Mayor Jim Suttle declared November as National Homeless Youth Awareness Month. In honor of the month and youth struggling with homelessness, Youth Emergency Services (YES) and Omaha metro volunteers rallied at seven different main streets to let youth know how their programs can help them.
Brad Guirdy is proof.
He moved away from his mom when he was 18-years-old. All his life, Guirdy said his mother was verbally abusive and struggled with drug addiction. Moving into one of the YES emergency shelters, he said was the best decision he ever made.
"[I'm] on track to get my high school diploma and going to a good college," Guirdy said. "I'm going to go to Tulane University in New Orleans."
He YES staff and mentors much credit to his success because of the guidance and advice they give him.
"If somebody in your life isn't helping you—isn't a positive for you then you don't need them."
YES knows there are still more teens in Omaha dealing with similar struggles. They want to help as many as they can.
"[Youth] who live on the streets or in the bridge or surf—couch surf and they live from place to place," YES Executive Director Mary Fraser-Meints said. "Which isn't good for their future, their education and their ability to get a job."
A few dozen volunteers stood out in the cold during rush hour at some of the metro area's busiest intersections holding up signs for cars to honk if they support youth homeless awareness.
Many of them were once residents at YES shelters.
Troy Murphy said he volunteered to give back to the organization for helping him escape what his life could have been.
"Probably be in jail or homeless. One of those two because this program really helped me out a lot," Murphy said.
Susan Myers was part of the YES maternity home and mentoring program. She wanted to send a message to homeless teens that YES is a great jump-start to their recoveries.
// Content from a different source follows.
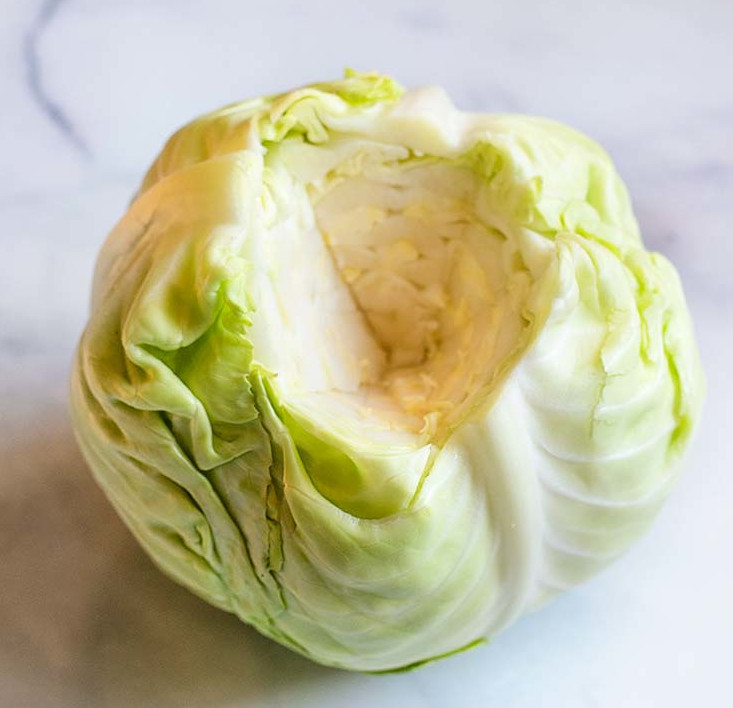 Whole cabbage in a white background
"Get a warm meal, they can also get into house, look for jobs and get assistance if they need to," Myers said.
The message Brad had: "Reach out and talk to somebody. They will always help you and if you want to just go down to the office at YES and just talk to somebody they can help you make that decision."
A person just may listen—in fact—a few dozen of them.
YES said they have served more than 800 youth in 2011-2012. their programs include an emergency shelter, transitional living program, street outreach and maternity home and mentoring program.